Written exercise —
Please copy the entries in the stretch from the line containing "As shown in" through the end of the entries, changing "nearer" to "closer" and keeping everything else the same. Leave the pictures out of your answer.

Data supplied —
## START

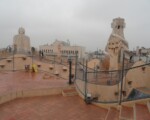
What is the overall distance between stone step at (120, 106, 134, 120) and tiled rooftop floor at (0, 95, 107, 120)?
0.74 m

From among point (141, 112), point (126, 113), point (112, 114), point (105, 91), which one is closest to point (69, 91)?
point (105, 91)

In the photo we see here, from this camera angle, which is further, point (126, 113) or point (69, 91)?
point (69, 91)

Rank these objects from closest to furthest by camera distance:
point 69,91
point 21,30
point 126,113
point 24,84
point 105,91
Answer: point 126,113, point 69,91, point 24,84, point 105,91, point 21,30

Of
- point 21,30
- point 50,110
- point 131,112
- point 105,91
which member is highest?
point 21,30

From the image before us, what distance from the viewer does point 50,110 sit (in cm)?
730

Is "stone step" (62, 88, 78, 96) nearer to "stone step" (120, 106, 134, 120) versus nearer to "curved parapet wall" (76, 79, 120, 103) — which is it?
"curved parapet wall" (76, 79, 120, 103)

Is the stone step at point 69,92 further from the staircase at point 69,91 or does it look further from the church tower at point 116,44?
the church tower at point 116,44

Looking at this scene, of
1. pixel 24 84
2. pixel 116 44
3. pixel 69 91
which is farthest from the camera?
pixel 116 44

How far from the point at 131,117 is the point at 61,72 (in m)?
14.0

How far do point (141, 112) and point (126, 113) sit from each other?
0.65 meters

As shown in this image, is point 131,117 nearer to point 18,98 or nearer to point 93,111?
point 93,111

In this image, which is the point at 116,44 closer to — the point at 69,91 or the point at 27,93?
the point at 69,91

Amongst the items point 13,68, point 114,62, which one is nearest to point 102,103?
point 114,62

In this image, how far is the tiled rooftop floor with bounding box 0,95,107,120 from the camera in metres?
6.54
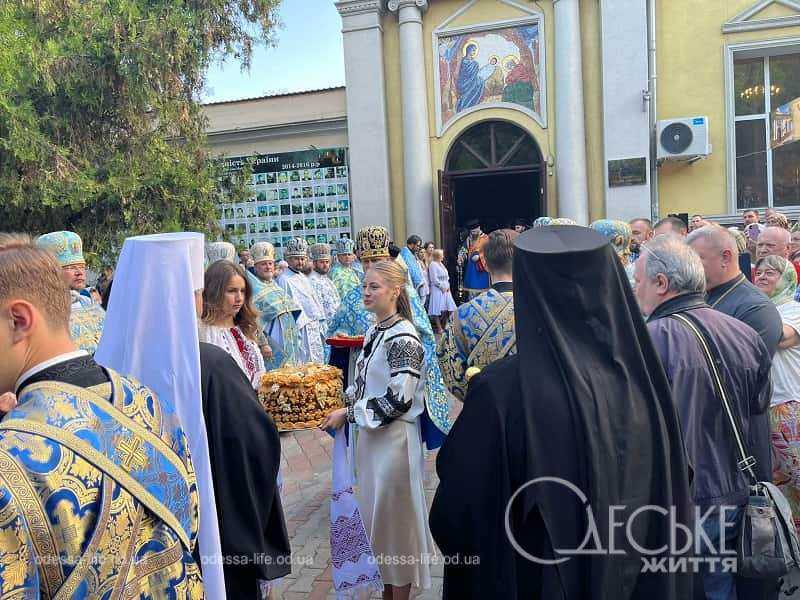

## END

Exercise result —
As shown in this image, is point 131,117 closer to point 18,98 or closer to point 93,111?
point 93,111

In this image, which is the point at 116,44 closer to — the point at 69,91 or the point at 27,93?
the point at 69,91

Amongst the items point 13,68, point 114,62, which one is nearest to point 102,103?
point 114,62

In this image, how far is the tiled rooftop floor with bounding box 0,95,107,120 from the camera in metres?
6.54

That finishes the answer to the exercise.